Friday, May 15, 2020
7:00 AM – 9:00 AM
Kevin Gallagher, Arighno Das, Sinan Khadhouri, Kenneth MacKenzie, Taimur Shah, Chuanyu Gao, Eleanor Zimmermann, Eric Edison, Matthew Jefferies, Arjun Nambiar, Matthew Nielsen, Joshua Meeks, John McGrath, Veeru Kasivisvanathan, The BURST research collaborative The IDENTIFY study group
Introduction: The aim of this study was to determine the prevalence of urinary tract cancer (UTC) in secondary care. Secondary aims were to explore reasons for differences in prevalence between countries.
Methods: IDENTIFY was a prospective international cohort study. Patients referred to secondary care with symptoms of urinary tract cancer (no previous history of UTC) were included. Data on presenting symptoms, investigations and diagnoses were recorded in an online database.
Results: Data on 10873 patients from 110 hospitals in 25 countries were included. 7155 (65.5%) had visible haematuria (VH), 3155 (28.9%) had non-visible haematuria (NVH), 614 (5.6%) were referred for a reason other than haematuria (NH). The rate of urinary tract cancer detected in secondary care varied between countries from 4.8% to 72% (median 26%, IQR 11.9-42.0). Using a mixed model with age, haematuria type, gender, smoking status and imaging protocol as fixed effects and country and hospital as random effects the adjusted prevalence of urinary tract cancer in this population was 26.2% (95% CI 18.6-35.5).
Country was associated with cancer detection rate independent of age, the type of haematuria investigated, gender and smoking (p<0.001). Higher “healthcare access and quality index” for a country was significantly correlated with lower cancer detection rates (r=0.51 p=0.008). The bladder cancer detection rate in a country and the proportion of cases found to have “high risk” bladder tumours in that country was not significantly correlated (r=0.32, p=0.13)
The proportion of a country's cohort of patients investigated with VH, the mean age of patients and the proportion of patients who smoked were all associated with higher rates of cancer detection in that country.

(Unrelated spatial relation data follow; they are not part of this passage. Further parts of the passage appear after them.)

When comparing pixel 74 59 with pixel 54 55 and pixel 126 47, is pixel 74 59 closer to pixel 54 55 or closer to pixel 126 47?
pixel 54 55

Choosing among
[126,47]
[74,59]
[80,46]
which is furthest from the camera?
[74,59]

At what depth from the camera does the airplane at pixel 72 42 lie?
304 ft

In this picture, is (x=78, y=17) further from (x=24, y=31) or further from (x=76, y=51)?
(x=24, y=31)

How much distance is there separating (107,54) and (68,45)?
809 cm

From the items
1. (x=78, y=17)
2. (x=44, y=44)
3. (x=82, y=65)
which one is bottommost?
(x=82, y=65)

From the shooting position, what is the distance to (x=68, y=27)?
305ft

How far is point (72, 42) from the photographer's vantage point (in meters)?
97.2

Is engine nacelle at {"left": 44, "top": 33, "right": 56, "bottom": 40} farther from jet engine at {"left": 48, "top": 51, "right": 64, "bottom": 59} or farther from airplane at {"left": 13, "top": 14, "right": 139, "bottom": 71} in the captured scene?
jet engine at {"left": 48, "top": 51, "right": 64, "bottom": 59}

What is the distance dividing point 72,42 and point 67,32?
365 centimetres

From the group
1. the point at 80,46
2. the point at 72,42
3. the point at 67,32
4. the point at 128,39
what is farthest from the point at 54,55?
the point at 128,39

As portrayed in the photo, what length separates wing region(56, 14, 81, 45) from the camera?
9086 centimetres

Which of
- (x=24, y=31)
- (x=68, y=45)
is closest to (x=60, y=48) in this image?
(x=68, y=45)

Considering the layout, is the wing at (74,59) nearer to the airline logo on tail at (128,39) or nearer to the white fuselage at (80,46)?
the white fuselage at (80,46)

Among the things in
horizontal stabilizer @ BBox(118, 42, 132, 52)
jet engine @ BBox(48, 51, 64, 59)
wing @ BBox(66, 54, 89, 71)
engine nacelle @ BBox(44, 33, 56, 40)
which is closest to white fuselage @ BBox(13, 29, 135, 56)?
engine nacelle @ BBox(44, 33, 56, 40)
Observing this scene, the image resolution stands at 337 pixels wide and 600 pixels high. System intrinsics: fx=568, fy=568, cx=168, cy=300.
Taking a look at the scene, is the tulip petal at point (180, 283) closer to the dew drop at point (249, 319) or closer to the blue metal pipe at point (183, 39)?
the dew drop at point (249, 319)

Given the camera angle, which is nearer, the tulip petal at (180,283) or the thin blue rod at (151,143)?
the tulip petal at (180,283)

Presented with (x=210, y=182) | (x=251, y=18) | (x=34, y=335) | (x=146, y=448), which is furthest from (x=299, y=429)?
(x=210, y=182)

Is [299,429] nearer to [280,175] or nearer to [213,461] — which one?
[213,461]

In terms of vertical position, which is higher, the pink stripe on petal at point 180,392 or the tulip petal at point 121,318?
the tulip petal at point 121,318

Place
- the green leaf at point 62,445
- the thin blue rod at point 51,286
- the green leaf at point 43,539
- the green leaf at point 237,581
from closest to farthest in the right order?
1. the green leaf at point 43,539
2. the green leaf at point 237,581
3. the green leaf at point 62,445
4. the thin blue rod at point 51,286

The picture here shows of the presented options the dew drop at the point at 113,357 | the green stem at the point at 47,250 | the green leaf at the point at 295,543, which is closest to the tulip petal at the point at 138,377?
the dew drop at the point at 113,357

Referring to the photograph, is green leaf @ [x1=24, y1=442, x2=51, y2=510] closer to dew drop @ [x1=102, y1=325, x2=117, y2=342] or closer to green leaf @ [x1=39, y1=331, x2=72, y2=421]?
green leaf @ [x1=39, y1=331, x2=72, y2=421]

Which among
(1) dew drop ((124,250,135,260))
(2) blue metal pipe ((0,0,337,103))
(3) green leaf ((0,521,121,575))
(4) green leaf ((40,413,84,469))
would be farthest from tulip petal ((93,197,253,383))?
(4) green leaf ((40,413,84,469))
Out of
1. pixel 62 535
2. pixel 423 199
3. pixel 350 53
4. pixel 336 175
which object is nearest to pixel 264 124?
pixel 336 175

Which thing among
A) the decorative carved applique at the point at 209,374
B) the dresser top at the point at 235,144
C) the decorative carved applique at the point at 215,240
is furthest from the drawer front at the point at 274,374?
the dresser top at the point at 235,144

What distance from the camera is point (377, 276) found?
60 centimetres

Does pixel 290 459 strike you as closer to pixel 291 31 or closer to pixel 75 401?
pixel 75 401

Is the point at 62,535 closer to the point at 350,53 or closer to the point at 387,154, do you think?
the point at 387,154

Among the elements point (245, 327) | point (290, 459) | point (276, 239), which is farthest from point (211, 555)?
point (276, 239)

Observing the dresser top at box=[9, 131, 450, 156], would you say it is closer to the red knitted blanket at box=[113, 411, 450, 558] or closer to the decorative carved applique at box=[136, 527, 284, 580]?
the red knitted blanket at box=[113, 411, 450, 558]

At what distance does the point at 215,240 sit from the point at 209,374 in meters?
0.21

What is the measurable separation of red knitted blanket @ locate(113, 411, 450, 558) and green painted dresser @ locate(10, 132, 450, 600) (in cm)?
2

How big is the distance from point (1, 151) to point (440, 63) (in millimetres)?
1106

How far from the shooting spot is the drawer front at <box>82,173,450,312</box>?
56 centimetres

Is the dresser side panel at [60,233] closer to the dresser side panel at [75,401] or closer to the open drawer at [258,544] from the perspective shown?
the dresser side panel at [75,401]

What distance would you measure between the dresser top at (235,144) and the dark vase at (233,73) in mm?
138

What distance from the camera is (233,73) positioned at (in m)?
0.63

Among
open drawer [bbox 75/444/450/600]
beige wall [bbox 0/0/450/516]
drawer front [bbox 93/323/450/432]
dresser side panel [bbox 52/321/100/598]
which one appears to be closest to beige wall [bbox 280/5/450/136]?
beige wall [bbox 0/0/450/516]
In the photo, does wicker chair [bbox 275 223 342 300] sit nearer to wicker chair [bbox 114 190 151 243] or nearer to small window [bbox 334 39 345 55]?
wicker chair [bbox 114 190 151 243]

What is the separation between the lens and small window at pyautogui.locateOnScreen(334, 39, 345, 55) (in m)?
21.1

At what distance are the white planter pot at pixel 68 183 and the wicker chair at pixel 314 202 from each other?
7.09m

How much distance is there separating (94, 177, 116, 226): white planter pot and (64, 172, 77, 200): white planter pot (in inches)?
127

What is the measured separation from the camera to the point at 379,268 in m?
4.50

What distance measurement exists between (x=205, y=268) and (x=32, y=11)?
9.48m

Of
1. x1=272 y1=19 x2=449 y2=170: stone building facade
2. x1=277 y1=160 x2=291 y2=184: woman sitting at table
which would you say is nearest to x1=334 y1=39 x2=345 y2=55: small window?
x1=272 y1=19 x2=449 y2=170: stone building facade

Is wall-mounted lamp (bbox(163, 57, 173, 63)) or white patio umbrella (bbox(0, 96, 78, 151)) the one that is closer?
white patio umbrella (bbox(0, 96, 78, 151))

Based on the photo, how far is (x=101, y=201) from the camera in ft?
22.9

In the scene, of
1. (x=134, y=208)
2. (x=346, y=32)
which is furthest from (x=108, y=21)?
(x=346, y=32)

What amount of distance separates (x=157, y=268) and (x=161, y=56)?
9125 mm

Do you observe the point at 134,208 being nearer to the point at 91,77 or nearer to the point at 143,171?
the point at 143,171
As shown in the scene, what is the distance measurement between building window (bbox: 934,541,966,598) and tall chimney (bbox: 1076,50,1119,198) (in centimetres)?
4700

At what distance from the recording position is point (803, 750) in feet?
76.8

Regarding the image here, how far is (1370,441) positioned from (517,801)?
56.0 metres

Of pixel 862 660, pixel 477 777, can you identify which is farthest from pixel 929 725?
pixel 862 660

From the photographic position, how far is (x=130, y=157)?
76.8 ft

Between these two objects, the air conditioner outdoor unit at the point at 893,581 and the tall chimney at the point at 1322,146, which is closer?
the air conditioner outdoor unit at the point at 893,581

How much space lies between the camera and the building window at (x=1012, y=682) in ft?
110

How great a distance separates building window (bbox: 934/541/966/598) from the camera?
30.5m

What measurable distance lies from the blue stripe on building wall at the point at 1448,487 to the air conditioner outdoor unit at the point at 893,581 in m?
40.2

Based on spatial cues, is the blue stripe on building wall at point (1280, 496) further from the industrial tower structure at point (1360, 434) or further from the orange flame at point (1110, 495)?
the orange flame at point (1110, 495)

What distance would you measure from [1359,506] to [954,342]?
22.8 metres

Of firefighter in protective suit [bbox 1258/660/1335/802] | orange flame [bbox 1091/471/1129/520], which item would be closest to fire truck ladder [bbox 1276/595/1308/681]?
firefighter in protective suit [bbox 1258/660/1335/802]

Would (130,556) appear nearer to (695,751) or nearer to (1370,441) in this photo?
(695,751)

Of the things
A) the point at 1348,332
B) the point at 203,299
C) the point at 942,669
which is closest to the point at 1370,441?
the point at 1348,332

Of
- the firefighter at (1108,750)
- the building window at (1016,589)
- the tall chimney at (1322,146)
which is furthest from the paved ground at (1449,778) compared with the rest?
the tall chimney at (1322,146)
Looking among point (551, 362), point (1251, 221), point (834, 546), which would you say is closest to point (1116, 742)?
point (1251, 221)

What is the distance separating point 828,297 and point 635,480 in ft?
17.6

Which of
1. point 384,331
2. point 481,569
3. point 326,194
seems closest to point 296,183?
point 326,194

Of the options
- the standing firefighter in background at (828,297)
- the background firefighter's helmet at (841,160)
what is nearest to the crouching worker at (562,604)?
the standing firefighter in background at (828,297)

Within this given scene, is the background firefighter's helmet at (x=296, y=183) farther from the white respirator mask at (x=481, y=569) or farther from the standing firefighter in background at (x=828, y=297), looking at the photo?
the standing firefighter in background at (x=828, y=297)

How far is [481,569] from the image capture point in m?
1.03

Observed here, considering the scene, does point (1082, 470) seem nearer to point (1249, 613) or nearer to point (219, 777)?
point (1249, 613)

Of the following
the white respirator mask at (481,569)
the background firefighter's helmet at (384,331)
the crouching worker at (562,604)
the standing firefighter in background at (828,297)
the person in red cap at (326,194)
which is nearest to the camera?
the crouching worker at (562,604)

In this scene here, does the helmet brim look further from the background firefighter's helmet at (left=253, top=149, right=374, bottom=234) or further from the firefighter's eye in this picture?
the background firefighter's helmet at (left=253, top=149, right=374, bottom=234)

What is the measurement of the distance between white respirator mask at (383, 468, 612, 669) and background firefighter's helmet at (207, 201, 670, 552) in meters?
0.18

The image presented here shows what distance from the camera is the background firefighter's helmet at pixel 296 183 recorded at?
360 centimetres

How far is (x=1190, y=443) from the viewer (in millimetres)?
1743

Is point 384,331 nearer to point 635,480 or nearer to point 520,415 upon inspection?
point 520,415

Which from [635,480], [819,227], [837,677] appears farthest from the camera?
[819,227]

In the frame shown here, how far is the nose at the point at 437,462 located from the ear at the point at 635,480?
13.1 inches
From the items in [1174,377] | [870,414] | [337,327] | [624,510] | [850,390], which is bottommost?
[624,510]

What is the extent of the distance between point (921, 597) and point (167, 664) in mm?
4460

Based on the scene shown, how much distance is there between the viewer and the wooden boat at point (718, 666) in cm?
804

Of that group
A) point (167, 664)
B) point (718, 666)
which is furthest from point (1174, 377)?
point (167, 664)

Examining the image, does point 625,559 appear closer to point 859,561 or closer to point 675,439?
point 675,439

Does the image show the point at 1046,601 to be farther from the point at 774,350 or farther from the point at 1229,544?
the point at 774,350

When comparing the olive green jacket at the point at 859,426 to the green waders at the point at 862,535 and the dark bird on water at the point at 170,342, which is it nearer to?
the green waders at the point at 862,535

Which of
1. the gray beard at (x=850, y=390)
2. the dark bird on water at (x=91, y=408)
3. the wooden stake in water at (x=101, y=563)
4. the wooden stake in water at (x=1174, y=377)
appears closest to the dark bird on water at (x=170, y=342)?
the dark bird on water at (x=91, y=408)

The incidence of bladder cancer in the population of each country in 2018 (according to Globocan) did not significantly correlate with the bladder cancer detection rate in the IDENTIFY study cohort from that country (r=0.24, p=0.25).
Conclusions: The IDENTIFY study demonstrates that a wide variation in the prevalence of urinary tract cancer detected in secondary care exists between different countries for patients referred with symptoms suggestive of urinary tract cancer. This appears to be due to differences in patient selection for investigation. These data support the case for a individualized risk-based approach to suspected urinary tract cancer investigation. Source of
Funding: Charitable grants from: The Urology Foundation, The Rosetrees Trust and Action Bladder Cancer UK.